For Piff the Magic Dragon I was seated next to someone who was somehow affiliated with the show. She was on her mobile phone the whole time, texting with her friend, presumably because she had seen the show several times before or because she did not care for magic. I wanted to tell her she was ruining EVERYTHING for me with her bright screen, but I felt like that was dramatic, and I had to sit next to her, and she was bigger than me. I don’t think she had more muscle than me, but she seemed like she had seen more things than I had and would be willing to use unconventional means to fight, for example pulling out my hair or commenting on my small chest and suggesting I had not hit puberty yet – both hurtful actions in their own way. So I just sat there and enjoyed the show and wondered whether she was part of the show and the art of misdirection, convincing myself not to let her mobile phone distract me, but to also to keep an eye on it at all times as well, in case it was part of the show.
However at the end I saw her boyfriend/friend/whatever-I-do-not-care-he-is-garbage-because-he-didn’t-tell-her-to-put-away-her-phone get up and go backstage, so clearly he was some kind of assistant.

I also gambled. Specifically, I played Blackjack. And by “I played Blackjack,” I mean I used an app to memorize the highest-odd plays, practiced, and when I finally got to a live table, I was so nervous about losing money that I could not add, so David told me what to do.
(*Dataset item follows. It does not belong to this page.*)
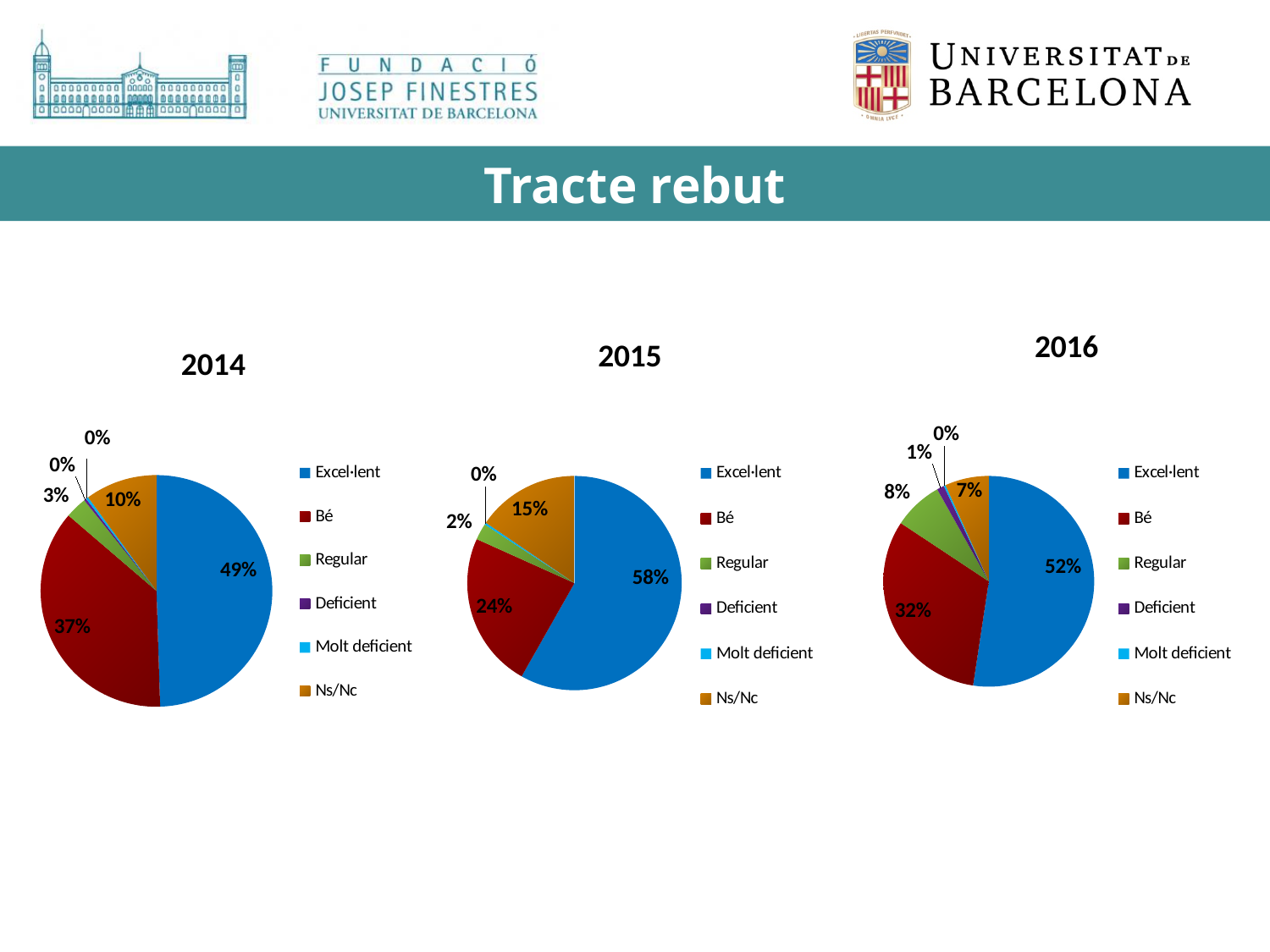
In the 2015 chart, what is the value for Bé? 24% In the 2014 chart, what is the value for Ns/Nc? 10% In the 2014 chart, what share of the pie is Excel·lent? 49% What type of chart is used for the 2014 data? Pie chart How many categories does the legend of the 2016 chart list? 6 In the 2015 chart, which category has the largest slice? Excel·lent In the 2015 chart, what is the difference between Excel·lent and Ns/Nc? 43% What is the title of the slide containing the three pie charts? Tracte rebut In the 2016 chart, what is the difference between Excel·lent and Bé? 20% In the 2014 chart, what is the value for Bé? 37% In the 2016 chart, what is the value for Regular? 8% In the 2016 chart, which is larger, Bé or Ns/Nc? Bé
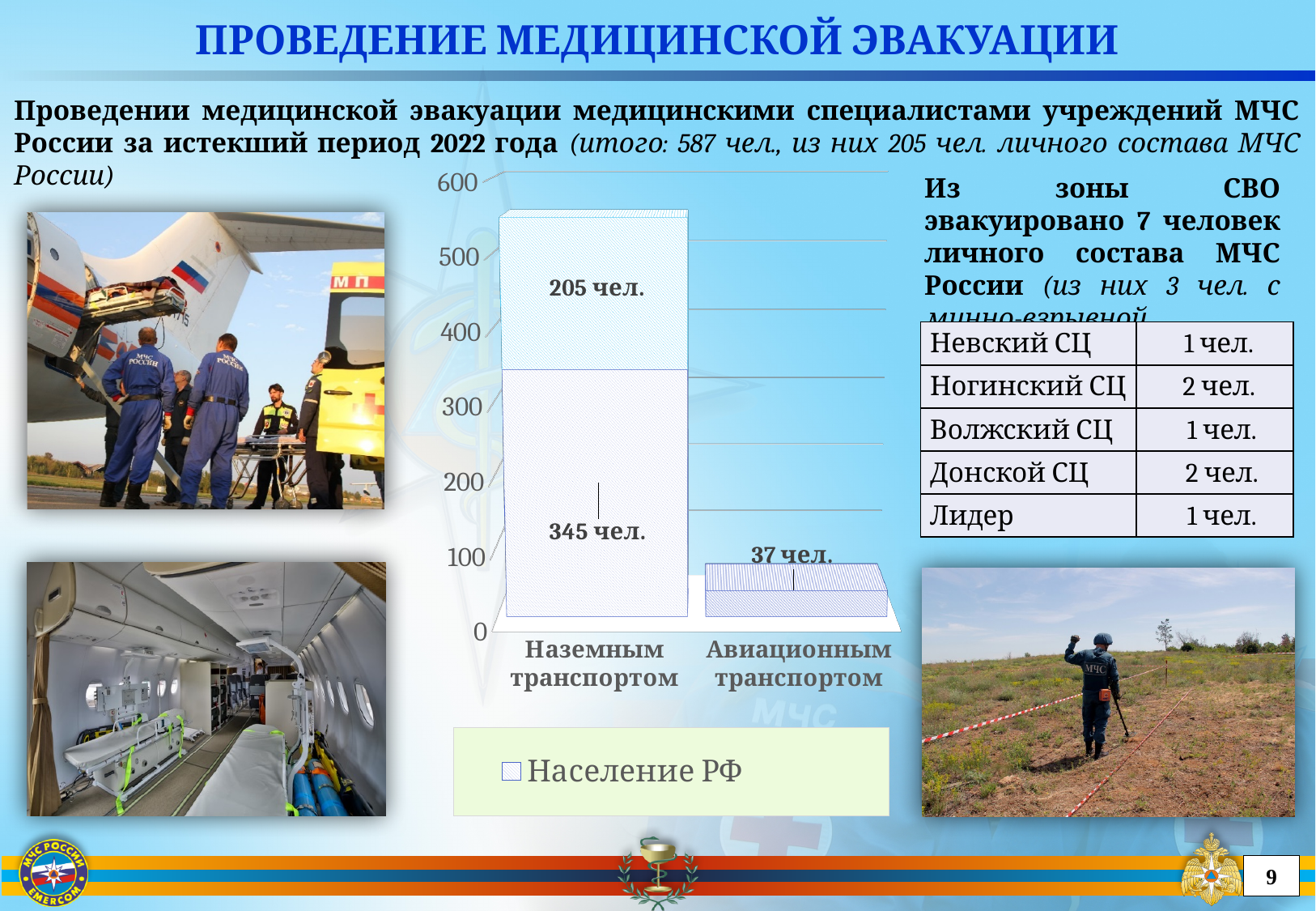
What is the value of the upper (hatched) segment of the "Наземным транспортом" bar? 205 чел. What is the total of the stacked bar for "Наземным транспортом"? 550 чел. Which category has the lowest bar in the chart? Авиационным транспортом What is the highest value shown on the chart's vertical axis? 600 Is the total bar for "Наземным транспортом" greater or less than 500? greater What is the difference between the two segments of the "Наземным транспортом" bar (345 чел. and 205 чел.)? 140 чел. What kind of chart is shown on the slide? bar chart Is the total bar for "Авиационным транспортом" greater or less than 100? less Which category has the taller bar, "Наземным транспортом" or "Авиационным транспортом"? Наземным транспортом What series name is shown in the chart legend? Население РФ How many categories are shown on the x axis of the chart? 2 What is the value of the "Население РФ" segment for "Наземным транспортом"? 345 чел.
It was exhilarating and disappointing. So many emotions! So much sweat! I also felt bad for other people at the table for losing! Gambling (via cards) is not for me.

*On an unrelated but also very related note: apparently Ricky never says “Lucy, you got some ‘splainin to do!” in the show. This person has gone to great lengths to explain this on reddit and on youtube. That is the extent of the research I’m willing to do on whether or not this is true. But if it is, that is amazing, because I used to watch I Love Lucy, and in my head I can hear him saying this phrase!